I have a voice in my head. It talks and makes observations. It has suggestions. It can be angry, happy, sad, and it is the voice I hear in my head all the time. Some people have voices, but they're not here. We're talking about having one voice in the head. Yeah, I have just one.
I've been recalling the voices I've heard over my life, the influences on my thinking and now notice a dramatic shift in the way that I think due to the internet.
I remember the days before the internet. Quiet times were really quiet. It was just me, a great sandwich, a bag of chips and a Coke, all in the shade of the trees at the bottom of Sand Dune Hill. There was no cell phone, no smart phone, no computers. Just thoughts running through my head as I ate my sandwich, my chips and drank my Coke as an adolescent boy.
What ran through my head was everything that I heard from other people in school, what I saw in TV (not that much) and what I read in books (all over my mind). There was no phone to peer at while I'm looking for something to do. I made something to do with my mind. I carried magazines or books around when I wanted something to read. That is what I did before the age of the network.
If I wanted to call someone, I needed a payphone or I had to go home to make the call. I might stop in to see someone on the way home on my bike. I would think while I was riding. I did not play music from a little box connected to a headset. There was no distraction available to take away from the ride, the wind and the moment of riding downhill.
I can recall days when I was kid, where I had truly quiet and peaceful moments. I enjoyed spending time under shade trees at the park, sunsets at the end of the pier on my bike and the thoughts running through my head during long walks alone. I know from that experience that true solitude is hard to attain in the age of the internet.
I can also recall a time that I spent at a yoga retreat on Mount Palomar for a week. It was a great time and I learned a lot about myself while I was there for a week. No phone, no computers, no nothing. Just me and the other people seeking some peace. On one particular day there, we had a no talking day. We made gestures to communicate but said no words. That experience allowed me to empty my mind to find other parts of my mind that I didn't know were there. I had peace.
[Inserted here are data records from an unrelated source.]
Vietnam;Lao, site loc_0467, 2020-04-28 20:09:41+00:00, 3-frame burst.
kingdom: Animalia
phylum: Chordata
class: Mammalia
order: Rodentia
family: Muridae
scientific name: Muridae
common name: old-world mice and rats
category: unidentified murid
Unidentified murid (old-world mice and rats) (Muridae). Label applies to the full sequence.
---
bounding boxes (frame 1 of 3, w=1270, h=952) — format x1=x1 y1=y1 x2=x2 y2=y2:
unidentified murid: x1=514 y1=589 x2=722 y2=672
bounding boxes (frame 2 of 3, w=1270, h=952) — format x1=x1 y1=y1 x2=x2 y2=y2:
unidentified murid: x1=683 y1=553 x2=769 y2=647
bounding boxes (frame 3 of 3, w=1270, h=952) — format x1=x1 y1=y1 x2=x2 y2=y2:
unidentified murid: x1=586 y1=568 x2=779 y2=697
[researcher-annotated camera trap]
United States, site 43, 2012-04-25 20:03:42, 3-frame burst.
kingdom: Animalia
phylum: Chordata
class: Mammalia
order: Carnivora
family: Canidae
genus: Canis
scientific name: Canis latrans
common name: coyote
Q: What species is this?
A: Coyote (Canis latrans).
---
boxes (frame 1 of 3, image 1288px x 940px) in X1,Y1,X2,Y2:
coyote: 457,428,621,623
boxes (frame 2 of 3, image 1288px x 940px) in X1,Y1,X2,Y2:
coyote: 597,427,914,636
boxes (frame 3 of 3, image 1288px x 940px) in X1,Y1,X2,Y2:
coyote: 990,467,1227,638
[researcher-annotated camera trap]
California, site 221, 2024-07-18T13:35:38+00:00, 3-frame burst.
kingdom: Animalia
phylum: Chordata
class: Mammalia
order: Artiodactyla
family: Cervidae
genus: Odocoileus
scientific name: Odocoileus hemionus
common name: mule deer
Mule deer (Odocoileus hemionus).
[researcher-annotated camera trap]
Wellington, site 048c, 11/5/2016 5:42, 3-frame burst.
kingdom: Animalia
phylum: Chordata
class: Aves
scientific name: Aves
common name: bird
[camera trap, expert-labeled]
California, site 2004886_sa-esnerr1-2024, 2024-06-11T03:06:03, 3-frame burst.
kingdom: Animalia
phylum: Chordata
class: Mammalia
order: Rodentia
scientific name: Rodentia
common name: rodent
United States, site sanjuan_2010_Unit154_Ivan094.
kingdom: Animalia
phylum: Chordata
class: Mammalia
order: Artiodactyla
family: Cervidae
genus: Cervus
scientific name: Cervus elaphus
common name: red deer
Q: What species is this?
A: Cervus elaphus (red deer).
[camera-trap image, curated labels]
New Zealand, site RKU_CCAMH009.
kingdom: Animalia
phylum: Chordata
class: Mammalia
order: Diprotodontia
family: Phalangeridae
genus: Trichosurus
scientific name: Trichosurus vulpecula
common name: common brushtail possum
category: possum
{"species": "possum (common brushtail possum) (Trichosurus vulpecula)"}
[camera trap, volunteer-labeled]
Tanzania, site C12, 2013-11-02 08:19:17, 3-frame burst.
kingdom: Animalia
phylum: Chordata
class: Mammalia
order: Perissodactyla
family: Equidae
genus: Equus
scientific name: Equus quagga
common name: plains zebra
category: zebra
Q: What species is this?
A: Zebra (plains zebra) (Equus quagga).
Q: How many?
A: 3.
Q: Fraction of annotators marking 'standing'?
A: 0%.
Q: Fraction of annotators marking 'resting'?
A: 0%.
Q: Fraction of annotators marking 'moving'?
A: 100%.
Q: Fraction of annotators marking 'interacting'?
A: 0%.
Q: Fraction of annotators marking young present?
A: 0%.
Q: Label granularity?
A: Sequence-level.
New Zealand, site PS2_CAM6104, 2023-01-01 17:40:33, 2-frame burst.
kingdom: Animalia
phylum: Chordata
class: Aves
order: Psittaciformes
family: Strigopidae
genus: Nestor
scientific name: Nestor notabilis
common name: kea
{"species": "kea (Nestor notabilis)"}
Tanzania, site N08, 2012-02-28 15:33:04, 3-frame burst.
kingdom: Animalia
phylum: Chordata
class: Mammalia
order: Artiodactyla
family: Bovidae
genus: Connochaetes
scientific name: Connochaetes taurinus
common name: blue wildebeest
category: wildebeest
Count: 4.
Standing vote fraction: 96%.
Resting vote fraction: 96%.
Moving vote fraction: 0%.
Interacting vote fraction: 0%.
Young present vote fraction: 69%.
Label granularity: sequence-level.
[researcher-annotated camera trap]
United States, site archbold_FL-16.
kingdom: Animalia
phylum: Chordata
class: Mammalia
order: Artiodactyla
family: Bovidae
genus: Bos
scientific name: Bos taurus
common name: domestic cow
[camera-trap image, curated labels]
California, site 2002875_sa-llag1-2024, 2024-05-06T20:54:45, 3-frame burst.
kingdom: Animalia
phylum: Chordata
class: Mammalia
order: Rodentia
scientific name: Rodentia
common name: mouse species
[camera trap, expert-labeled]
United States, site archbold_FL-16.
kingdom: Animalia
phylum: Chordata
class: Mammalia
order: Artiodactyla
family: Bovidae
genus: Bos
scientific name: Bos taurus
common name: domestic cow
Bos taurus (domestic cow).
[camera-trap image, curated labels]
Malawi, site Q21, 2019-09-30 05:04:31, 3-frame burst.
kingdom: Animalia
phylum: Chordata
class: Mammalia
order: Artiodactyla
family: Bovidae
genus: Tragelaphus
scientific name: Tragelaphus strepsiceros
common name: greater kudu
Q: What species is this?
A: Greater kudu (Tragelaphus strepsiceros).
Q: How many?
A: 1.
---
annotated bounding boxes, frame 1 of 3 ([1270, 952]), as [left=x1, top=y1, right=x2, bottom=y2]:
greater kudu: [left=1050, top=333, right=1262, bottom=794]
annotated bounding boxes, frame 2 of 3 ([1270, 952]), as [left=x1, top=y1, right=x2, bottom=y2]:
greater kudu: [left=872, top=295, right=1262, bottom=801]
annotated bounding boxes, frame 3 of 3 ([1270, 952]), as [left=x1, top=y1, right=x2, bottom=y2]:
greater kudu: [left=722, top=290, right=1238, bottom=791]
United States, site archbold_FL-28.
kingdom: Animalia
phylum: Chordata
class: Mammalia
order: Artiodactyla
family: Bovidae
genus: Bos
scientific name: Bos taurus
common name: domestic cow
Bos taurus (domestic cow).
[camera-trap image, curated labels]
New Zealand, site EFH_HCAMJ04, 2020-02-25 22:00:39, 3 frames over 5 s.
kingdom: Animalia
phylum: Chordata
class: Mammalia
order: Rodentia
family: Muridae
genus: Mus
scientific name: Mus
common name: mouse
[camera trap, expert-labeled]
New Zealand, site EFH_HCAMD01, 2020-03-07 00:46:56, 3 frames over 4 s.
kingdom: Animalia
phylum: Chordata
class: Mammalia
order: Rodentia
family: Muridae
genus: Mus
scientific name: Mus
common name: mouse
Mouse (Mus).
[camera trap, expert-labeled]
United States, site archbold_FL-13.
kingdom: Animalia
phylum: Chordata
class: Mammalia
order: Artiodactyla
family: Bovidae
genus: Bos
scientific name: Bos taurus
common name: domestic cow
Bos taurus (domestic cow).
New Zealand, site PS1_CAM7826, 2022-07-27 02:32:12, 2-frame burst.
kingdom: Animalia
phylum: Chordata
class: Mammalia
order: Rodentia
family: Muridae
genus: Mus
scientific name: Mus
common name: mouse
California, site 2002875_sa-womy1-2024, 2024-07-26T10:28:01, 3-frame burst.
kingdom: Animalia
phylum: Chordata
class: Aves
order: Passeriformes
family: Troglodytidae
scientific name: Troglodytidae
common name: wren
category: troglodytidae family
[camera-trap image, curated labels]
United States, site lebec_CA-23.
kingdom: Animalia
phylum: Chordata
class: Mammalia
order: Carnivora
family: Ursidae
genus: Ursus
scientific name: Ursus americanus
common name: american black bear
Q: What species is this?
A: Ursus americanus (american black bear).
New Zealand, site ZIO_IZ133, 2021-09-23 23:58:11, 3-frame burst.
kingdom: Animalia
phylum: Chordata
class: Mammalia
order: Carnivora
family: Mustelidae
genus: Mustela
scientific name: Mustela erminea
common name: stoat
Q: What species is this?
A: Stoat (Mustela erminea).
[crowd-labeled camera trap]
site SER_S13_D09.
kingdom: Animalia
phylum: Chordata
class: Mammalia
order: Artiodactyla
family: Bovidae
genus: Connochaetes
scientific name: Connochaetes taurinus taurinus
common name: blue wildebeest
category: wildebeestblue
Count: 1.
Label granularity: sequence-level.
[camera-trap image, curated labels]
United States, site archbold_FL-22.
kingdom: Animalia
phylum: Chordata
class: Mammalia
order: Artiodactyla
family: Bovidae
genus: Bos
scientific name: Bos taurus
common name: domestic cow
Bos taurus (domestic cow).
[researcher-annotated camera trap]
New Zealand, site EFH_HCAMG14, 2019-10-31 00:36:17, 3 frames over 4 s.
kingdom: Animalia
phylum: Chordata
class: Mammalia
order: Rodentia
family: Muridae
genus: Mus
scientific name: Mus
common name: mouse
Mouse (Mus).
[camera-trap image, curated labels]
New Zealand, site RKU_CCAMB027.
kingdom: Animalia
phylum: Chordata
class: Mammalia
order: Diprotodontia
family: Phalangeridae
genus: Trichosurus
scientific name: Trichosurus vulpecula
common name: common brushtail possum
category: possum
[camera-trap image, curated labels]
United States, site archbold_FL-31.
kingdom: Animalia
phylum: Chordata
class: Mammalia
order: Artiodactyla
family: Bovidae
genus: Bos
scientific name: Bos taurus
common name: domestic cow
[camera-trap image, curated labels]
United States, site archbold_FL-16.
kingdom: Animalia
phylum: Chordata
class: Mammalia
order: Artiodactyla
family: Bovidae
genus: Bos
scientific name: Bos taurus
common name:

Now I see myself today, on the internet everyday, reading, writing, texting, watching videos and listening to music. Some of the music I listen to I own, most I do not. There is no DJ blather to muddy my mind. No commercials beating on my brain to tell me what to do. In the morning, I listen to really quiet music and write as I'm writing here. I read for inspiration for articles. I watch videos to learn more about the world I live in.
There is so much information available on the internet now, that I've noticed that it tends to crowd out the personal narrative. It is easy to become overwhelmed with all the minutia, the trivia, the facts - whatever. Want to follow the story on Flight MH370? You can do that all day, every day for as long as they still cannot find the plane. Even after they find the plane, CNN will still be analyzing the facts of the story until God knows when.
I like to read on the internet, so don't get me wrong. I enjoy the media that I get to sample every day from the internet. It is a part of our culture. There are some stories that I like to follow in detail, but for every story that I follow, I lose a little bit of my own story.
When we follow all that stuff on the internet, we can lose sight of who we are, where we belong, and where to find peace and quiet. I can only read so many stories, but when my daughter trundles in to see me, I stop what I'm doing and spend time with her. She has her own narrative. She sees me as I really am because there is no distraction available to her so that she can ignore me or make me go away. She reminds me that I am here, not there, on the internet.
It is easy to get lost on the internet, to forget oneself. The internet is a very interesting place, but I wouldn't want to live there. The people in my life remind of where I am, they are a point of reference I can see whenever I'm not looking at a screen. They are the anchor I need to reality, the true source of personal narrative, because they reflect me exactly as I am. Now.